### Dataset
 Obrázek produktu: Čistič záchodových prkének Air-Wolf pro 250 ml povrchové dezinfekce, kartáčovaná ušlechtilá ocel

...

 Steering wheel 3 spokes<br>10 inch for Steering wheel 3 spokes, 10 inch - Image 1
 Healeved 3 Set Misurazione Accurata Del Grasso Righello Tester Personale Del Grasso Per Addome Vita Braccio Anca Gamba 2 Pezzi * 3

--

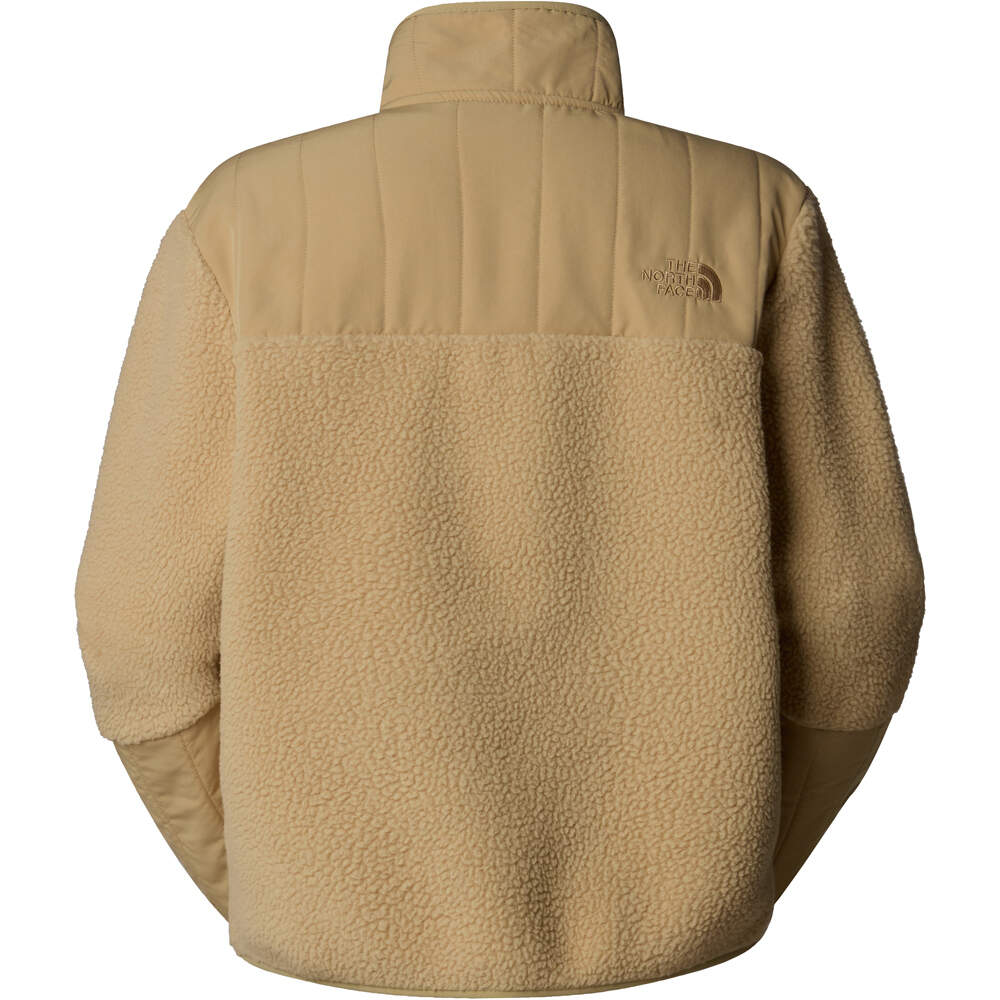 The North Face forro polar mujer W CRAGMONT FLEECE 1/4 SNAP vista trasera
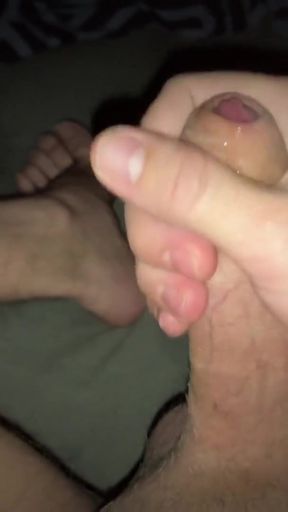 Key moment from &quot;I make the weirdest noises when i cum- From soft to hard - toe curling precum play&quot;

### Task
Rewrite the rows that run from the line containing "The North Face" through the line containing "Key moment from", swapping "vista trasera" for "vista frontal" and keeping every other word unchanged. Return only those rows, without the pictures.

### Task solution
 The North Face forro polar mujer W CRAGMONT FLEECE 1/4 SNAP vista frontal
 Key moment from &quot;I make the weirdest noises when i cum- From soft to hard - toe curling precum play&quot;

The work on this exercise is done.